Во время каникул Мартина они несколько раз ездили в «Сторожку». Иногда они просто сидели в беседке или катались на коньках по замерзшему пруду. Клэр совсем не изменилась с тех пор, как он уехал. Принстон предлагал Мартину блестящие перспективы, но не мог исполнить его мечту: быть рядом с Клэр и стать шеф-поваром. Тем не менее, он снова и снова возвращался в колледж — с мыслью о том, что все лето проведет с Клэр. Так прошло три года.

Однажды утром, когда Мартин с Эверетом П. Хадсоном-младшим, его бессменным соседом все эти годы, собирался на экзамены, Эверет, вдруг повернувшись к нему, произнес, задумчиво растягивая слова:

— Ты ведь все время не с нами, так?

Мартин недоуменно уставился на него:

— Что ты имеешь в виду?

— Мне кажется, что ты все время где-то в другом месте, — сказал Эверет, завязывая галстук с маленькими оранжевыми тиграми Принстона[7]. — Где-то в лучшем месте.

Мартин кивнул. Сегодня было двадцать седьмое мая 1952 года, годовщина того дня, когда они с Клэр встретились в беседке. Он чувствовал, что сегодня они должны быть вместе, ведь все предыдущие годы им это удавалось. Они должны быть вместе сегодня и каждый день. Они должны путешествовать по Европе, изъездить ее вдоль и поперек. Три года он вкалывал в колледже, загоняя все глубже в сердце тоску по любимой, а теперь понял, что пришло время что-то изменить.

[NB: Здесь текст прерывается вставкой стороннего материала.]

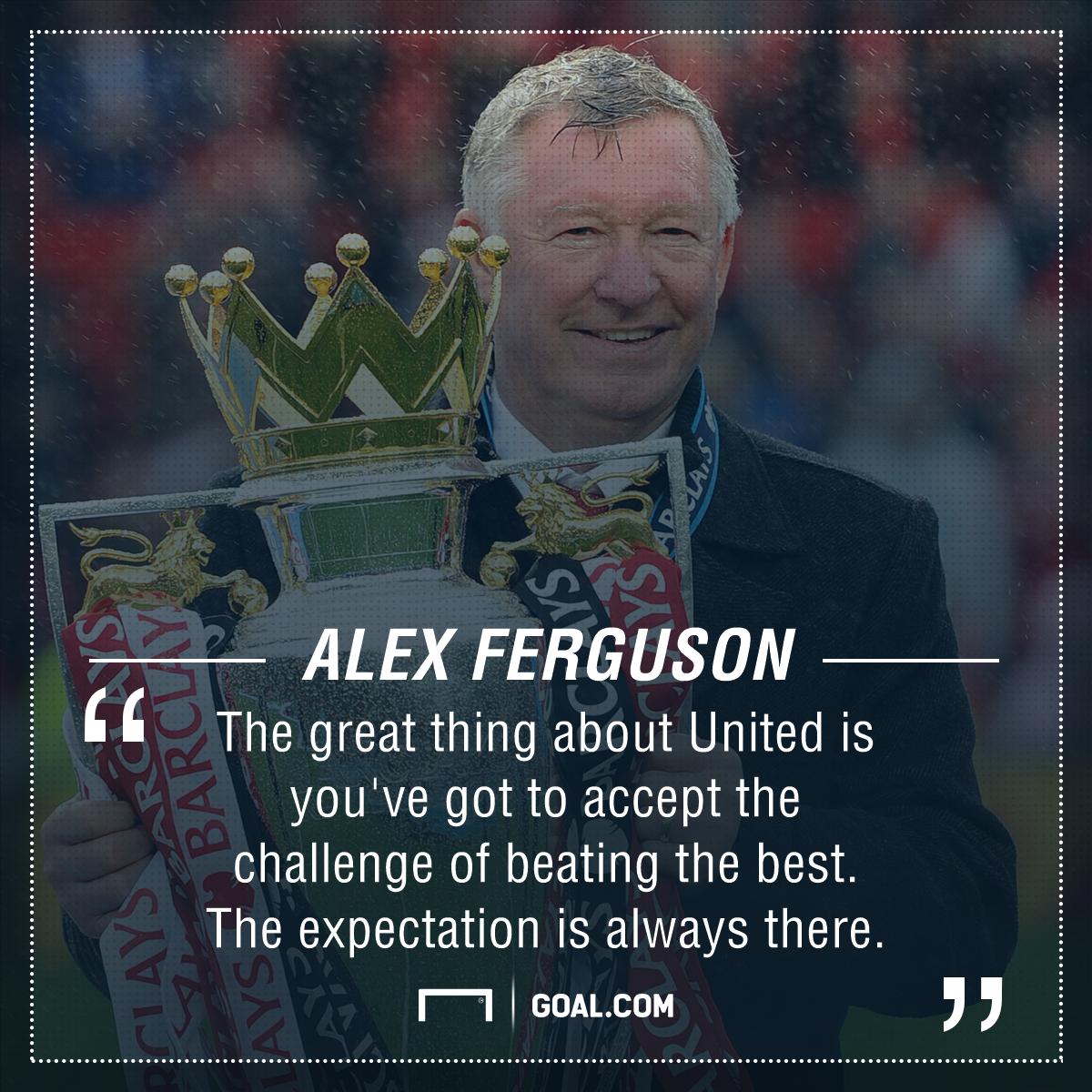 Sir Alex Ferguson Manchester United expectation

Ему не хотелось расставаться с Клэр еще на целый год.

Через два часа начинались экзамены, и Мартин вместе с другими студентами должен был писать длинные ответы в синих тетрадях. Все это не имело смысла, поскольку он не собирался становиться ученым или посвящать себя бизнесу либо юриспруденции.

— Увидимся, — сказал он соседу и вышел из комнаты.

В общежитии было непривычно тихо — все старательно готовились к предстоящим испытаниям. Покинув здание, Мартин быстро прошел мимо поля, где много лет назад играл в футбол его отец, а задолго до этого тем же самым занимался его дед. Он сел на траву и только тогда заметил незнакомого человека. Тот шагал, заложив руки за спину, — неряшливый усатый старик в кардигане, седые волосы свободно развеваются на ветру. «Альберт Эйнштейн», — вдруг понял Мартин.

Он представил, как подойдет к этому величайшему ученому и всемирно известному физику и расскажет о том, что лежит у него на сердце. Может быть, Эйнштейн посоветует ему что-нибудь, вспомнит какую-нибудь туманную философскую сентенцию, которая отодвинет в сторону все проблемы. Но профессор Эйнштейн уже уходил, засунув руки в карманы и углубившись в мысли, неведомые студенту.

Мартин смотрел ему вслед. А затем вскочил и побежал прочь от Эйнштейна, прочь от Принстона, через широкое футбольное поле прямо к офису «Вестерн Юнион», где, едва переведя дыхание, дрожащими руками написал телеграмму для Клэр Свифт:

ЕДУ К ТЕБЕ НАВСЕГДА ТЧК ВСТРЕЧАЙ МЕНЯ В БЕСЕДКЕ В ВОСЕМЬ ТЧК МАРТИН

Двадцать седьмого мая 1952 года, когда тихий безветренный вечер опустился на север штата Нью-Йорк, на платформе Лонгвуд-Фолс остановился поезд из Принстона. Мартин вышел из вагона и направился через весь город к беседке, где сидела и ждала его Клэр в легком летнем платье сливочного цвета.

— Навсегда? — тихо спросила она, а он лишь мог кивнуть в ответ.

ГЛАВА ЧЕТВЕРТАЯ

Эбби нажала на паузу, оборвав Мартина Рейфила на середине фразы. Почти час она просидела неподвижно, и теперь, опустив на пол ноги и покачав головой, чтобы немного размять шею, почувствовала невероятную легкость — то ли от вина, то ли от спокойного голоса старого джентльмена.

Эбби выпрямилась и придвинулась к столу, чтобы получше рассмотреть фотографии, лежавшие поверх прочих вещей в открытом портфеле Мартина Рейфила. Сначала она обратила внимание на старую, выцветшую черно-белую карточку красивой и немного смущенной девушки. На обратной стороне была выведена аккуратная надпись: «Клэр, 7.12.1949». Затем Эбби достала фотографию симпатичного парня, еще совсем мальчишки, стоящего на самой границе взрослой жизни. Она сразу узнала Мартина: в юности он действительно был таким привлекательным, каким она себе его представляла. На снимке он стоял, скрестив руки на груди, возле дверцы серебристого автомобиля, высокий, худой, темноволосый и явно глубоко несчастный. И неудивительно: когда Эбби перевернула карточку, то увидела надпись: «Мартин в свой первый день в Принстоне, 1949».